Author Interview: Jessica E. Kaiser

For our summer issue, we asked each contributor a few questions about their writing and interests. Partial answers appeared on the contributors page, but I thought it would be fun to share their full responses. Check back over the next week (give or take a few days) to see all of the interviews.

Here's what Ms. Kaiser, author of "Back to the Classifieds", had to say:

Q: What's the best thing you've read recently?

A: The Atrocity Archives, by Charles Stross, was probably the most recent book I’ve read that I would unreservedly recommend. But I bet that’ll have changed to something else by the time this is published.

Q: What do you hope the future will be like? Or is there something that was predicted to happen that you wish really had? (jet cars, food pills, or...?)

A: The running joke between my friends and me is “Where’s my flying car?” from all the science fiction of the Golden Age that promised us flying cars by the early nineties (and all we got was this lousy gas crisis), but what I’m really excited about is all the news stories about Mars lately. I mean, water on Mars! Giant cave systems! Every time I read something about it, I feel like I really am living in The Future.

Q: What's lurking under your bed?

A: There is absolutely nothing lurking under my bed. I know this because I check on a regular basis to make sure. As a kid, I used to worry that there were zombies hiding out under there, waiting to grab my ankle with a skeletal hand the second I dangled my foot over the edge of the bed too long. Every night, I took a flying leap into my bed to make sure the zombies couldn’t get me.

Now, as an adult, I realize that’s ridiculous, because, as everyone knows, the monsters are hiding in closets. This is why I cannot sleep unless all closet doors are firmly closed.
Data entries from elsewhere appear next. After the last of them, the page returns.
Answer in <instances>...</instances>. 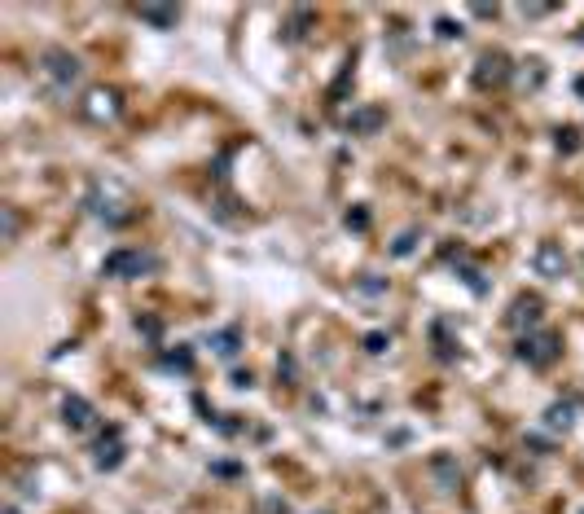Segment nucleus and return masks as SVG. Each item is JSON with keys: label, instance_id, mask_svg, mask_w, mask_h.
I'll return each mask as SVG.
<instances>
[{"label": "nucleus", "instance_id": "1", "mask_svg": "<svg viewBox=\"0 0 584 514\" xmlns=\"http://www.w3.org/2000/svg\"><path fill=\"white\" fill-rule=\"evenodd\" d=\"M106 277H141L145 269H154V255H145V251H114L106 255Z\"/></svg>", "mask_w": 584, "mask_h": 514}, {"label": "nucleus", "instance_id": "2", "mask_svg": "<svg viewBox=\"0 0 584 514\" xmlns=\"http://www.w3.org/2000/svg\"><path fill=\"white\" fill-rule=\"evenodd\" d=\"M44 71L53 79H62V84H75V79H79V62L71 53H57V48H53V53H44Z\"/></svg>", "mask_w": 584, "mask_h": 514}, {"label": "nucleus", "instance_id": "3", "mask_svg": "<svg viewBox=\"0 0 584 514\" xmlns=\"http://www.w3.org/2000/svg\"><path fill=\"white\" fill-rule=\"evenodd\" d=\"M523 356H531L536 365L554 360V339H536V343H523Z\"/></svg>", "mask_w": 584, "mask_h": 514}, {"label": "nucleus", "instance_id": "4", "mask_svg": "<svg viewBox=\"0 0 584 514\" xmlns=\"http://www.w3.org/2000/svg\"><path fill=\"white\" fill-rule=\"evenodd\" d=\"M62 413H66V422H71V426H88V418H93V409L83 405L79 395H75V400H66V409H62Z\"/></svg>", "mask_w": 584, "mask_h": 514}, {"label": "nucleus", "instance_id": "5", "mask_svg": "<svg viewBox=\"0 0 584 514\" xmlns=\"http://www.w3.org/2000/svg\"><path fill=\"white\" fill-rule=\"evenodd\" d=\"M141 18H149V22H176V9H141Z\"/></svg>", "mask_w": 584, "mask_h": 514}, {"label": "nucleus", "instance_id": "6", "mask_svg": "<svg viewBox=\"0 0 584 514\" xmlns=\"http://www.w3.org/2000/svg\"><path fill=\"white\" fill-rule=\"evenodd\" d=\"M9 514H18V510H9Z\"/></svg>", "mask_w": 584, "mask_h": 514}]
</instances>
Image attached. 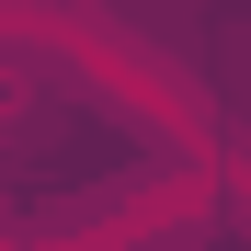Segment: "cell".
I'll use <instances>...</instances> for the list:
<instances>
[{
	"label": "cell",
	"instance_id": "1",
	"mask_svg": "<svg viewBox=\"0 0 251 251\" xmlns=\"http://www.w3.org/2000/svg\"><path fill=\"white\" fill-rule=\"evenodd\" d=\"M34 114H46V69L23 46H0V137H34Z\"/></svg>",
	"mask_w": 251,
	"mask_h": 251
}]
</instances>
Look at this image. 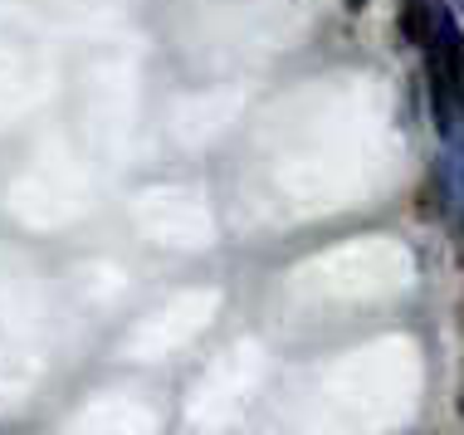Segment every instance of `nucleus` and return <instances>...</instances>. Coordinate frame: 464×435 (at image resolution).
<instances>
[{
	"label": "nucleus",
	"instance_id": "3",
	"mask_svg": "<svg viewBox=\"0 0 464 435\" xmlns=\"http://www.w3.org/2000/svg\"><path fill=\"white\" fill-rule=\"evenodd\" d=\"M455 5H459V15H464V0H455Z\"/></svg>",
	"mask_w": 464,
	"mask_h": 435
},
{
	"label": "nucleus",
	"instance_id": "1",
	"mask_svg": "<svg viewBox=\"0 0 464 435\" xmlns=\"http://www.w3.org/2000/svg\"><path fill=\"white\" fill-rule=\"evenodd\" d=\"M430 10H435V0H401L396 30H401V40H406L411 49L430 44Z\"/></svg>",
	"mask_w": 464,
	"mask_h": 435
},
{
	"label": "nucleus",
	"instance_id": "2",
	"mask_svg": "<svg viewBox=\"0 0 464 435\" xmlns=\"http://www.w3.org/2000/svg\"><path fill=\"white\" fill-rule=\"evenodd\" d=\"M343 5H347V15H362V10L372 5V0H343Z\"/></svg>",
	"mask_w": 464,
	"mask_h": 435
}]
</instances>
Leaving them open is just asking for trouble (“trouble” in this case being a euphemism for “being disemboweled”).

Q: Do you have any hobbies or interests outside of writing and sf/horror?

A: I don’t have as many hobbies as I should, because… well… there are so many books. I have a very low resistance to books calling my name. But I rollerblade, make chain mail jewelry, and belly dance. Additionally, I make fantastic bread. It’s a short list, but as I said, you can blame all the publishers who keep putting more books on the shelves for me to buy.